***** Extracted text *****

Old Voice to Text Software Vs New Models:

In an old software package, every word would need to clearly be separated from the other by inserting a pause. Without this, the software doesn't know where each word starts and ends. Using this requires what is known as 'discrete speech'. However, today, we have models that use 'continuous speech', which is much better. It is, in fact, very difficult to still find discrete speech packages out there. Thanks to continuous speech, users can dictate to their computer in the same way as they would have a regular conversation. Some voice to text software packages can handle as many as 160 words per minute.

*****

== Directive 1 ==
Reproduce the entries word for word, starting at the line containing "Return results in" and running through the final line of the entries, both included.
The passage on voice to text software has nothing to do with the entries after it.

***** Extracted records *****

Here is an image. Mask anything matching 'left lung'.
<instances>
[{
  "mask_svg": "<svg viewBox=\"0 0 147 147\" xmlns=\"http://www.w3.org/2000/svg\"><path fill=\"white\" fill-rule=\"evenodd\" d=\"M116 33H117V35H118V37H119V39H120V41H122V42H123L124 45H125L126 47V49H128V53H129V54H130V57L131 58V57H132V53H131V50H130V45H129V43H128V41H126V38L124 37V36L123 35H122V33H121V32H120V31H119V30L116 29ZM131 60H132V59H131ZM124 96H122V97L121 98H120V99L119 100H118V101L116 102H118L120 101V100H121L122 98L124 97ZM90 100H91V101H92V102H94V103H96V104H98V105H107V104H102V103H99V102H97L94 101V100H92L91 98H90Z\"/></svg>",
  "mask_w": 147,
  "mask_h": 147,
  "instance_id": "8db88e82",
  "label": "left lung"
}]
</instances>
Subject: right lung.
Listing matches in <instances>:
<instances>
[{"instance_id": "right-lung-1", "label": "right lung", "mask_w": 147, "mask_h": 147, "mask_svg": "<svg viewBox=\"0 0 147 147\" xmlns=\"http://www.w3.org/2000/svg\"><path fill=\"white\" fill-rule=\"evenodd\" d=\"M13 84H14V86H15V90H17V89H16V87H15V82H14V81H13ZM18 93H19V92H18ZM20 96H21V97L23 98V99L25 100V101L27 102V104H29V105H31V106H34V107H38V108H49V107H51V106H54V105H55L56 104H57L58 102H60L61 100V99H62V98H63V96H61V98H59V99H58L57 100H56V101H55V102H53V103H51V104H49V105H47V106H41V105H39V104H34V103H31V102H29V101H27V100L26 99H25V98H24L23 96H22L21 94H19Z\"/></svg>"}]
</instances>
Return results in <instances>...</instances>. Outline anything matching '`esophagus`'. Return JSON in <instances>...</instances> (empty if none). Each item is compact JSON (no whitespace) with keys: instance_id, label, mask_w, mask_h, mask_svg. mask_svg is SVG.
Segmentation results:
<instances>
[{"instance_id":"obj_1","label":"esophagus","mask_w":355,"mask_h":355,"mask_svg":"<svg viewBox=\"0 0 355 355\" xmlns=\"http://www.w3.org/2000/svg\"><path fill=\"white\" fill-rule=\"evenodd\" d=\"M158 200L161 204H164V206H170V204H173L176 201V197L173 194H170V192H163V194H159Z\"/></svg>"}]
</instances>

*****

== Directive 2 ==
Continue the passage on voice to text software from the point where it ends.

== Task result 1 ==
Return results in <instances>...</instances>. Outline anything matching '`esophagus`'. Return JSON in <instances>...</instances> (empty if none). Each item is compact JSON (no whitespace) with keys: instance_id, label, mask_w, mask_h, mask_svg. mask_svg is SVG.
Segmentation results:
<instances>
[{"instance_id":"obj_1","label":"esophagus","mask_w":355,"mask_h":355,"mask_svg":"<svg viewBox=\"0 0 355 355\" xmlns=\"http://www.w3.org/2000/svg\"><path fill=\"white\" fill-rule=\"evenodd\" d=\"M158 200L161 204H164V206H170V204H173L176 201V197L173 194H170V192H163V194H159Z\"/></svg>"}]
</instances>

== Task result 2 ==
How It Works:

All these software packages need a microphone and a sound card in order to work. A number of brands and models are recommended by software developers as these have been tried and tested. The microphone captures what is being said, which is then converted into digital form through the sound card. This representation is then compared to the users' speech, which they must set when they first install the software. When installing, a number of tests will be run, asking a user to speak specific words and sentences. This user profile is the blueprint of any further speech that is received. The software will generally also use general profiles, which is based on speech of many people and it can apply grammar rules to improve its recognition. Voice to text software is becoming better and more accurate, but some people still find that they cannot get away with it. This can be because of the way they speak, or their accents, for instance.

Oftentimes, people will use digital voice recorders alongside their software. This is basically an old fashioned Dictaphone and what was said can later be fed into the software. This is particularly beneficial for working on the go.